TASK INSTRUCTIONS -
[1] In the extract on the Gaza fighting, where did Benjamin Netanyahu say that Israel will not negotiate under fire?
[2] Name every distinct place that the extract on the Gaza fighting mentions by proper name, treating "Gaza" and "Gaza Strip" as a single place.
[3] Write out word for word the part of the extract on the Gaza fighting that runs from "Since the last" up to and including "Gaza on Tuesday.".

EXTRACT TO READ -

+++

Since the last truce expired, Palestinian rocket and mortar salvoes have focused on Israeli kibbutzim, or collective farms, just across the fortified border in what appeared to be a strategy of sapping Israel's morale without triggering another ground invasion of the tiny Gaza Strip.
The violence has become less intense than at the war's outset, down from more than 100 rocket bursts a day including at major cities like Tel Aviv, which have not come under attack since Israel withdrew ground forces from Gaza on Tuesday.
Hamas, Gaza's dominant Islamist movement, and Israel were remained far apart on terms for any enduring halt to hostilities, with their rejection of each other's political legitimacy compounding the obstacles.
"Israel will not negotiate under fire," Prime Minister Benjamin Netanyahu said in public remarks at the weekly meeting of his cabinet in Tel Aviv.

+++

SUPPLIED INFORMATION -
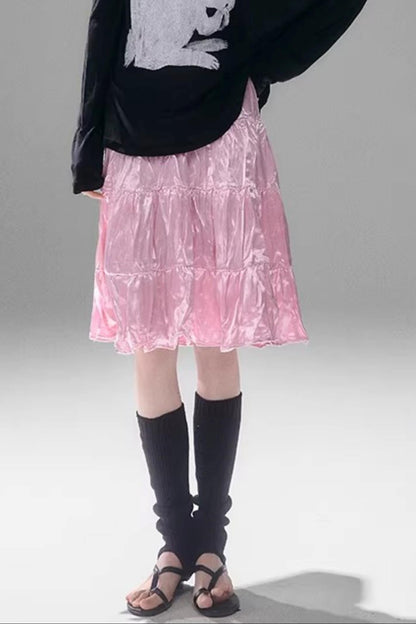 Sparkling Pearlescent Satin Skirt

+++

SOLUTIONS -
[1] At the weekly meeting of his cabinet in Tel Aviv.

[2] Gaza (the Gaza Strip), Israel, Tel Aviv

[3]
Since the last truce expired, Palestinian rocket and mortar salvoes have focused on Israeli kibbutzim, or collective farms, just across the fortified border in what appeared to be a strategy of sapping Israel's morale without triggering another ground invasion of the tiny Gaza Strip.
The violence has become less intense than at the war's outset, down from more than 100 rocket bursts a day including at major cities like Tel Aviv, which have not come under attack since Israel withdrew ground forces from Gaza on Tuesday.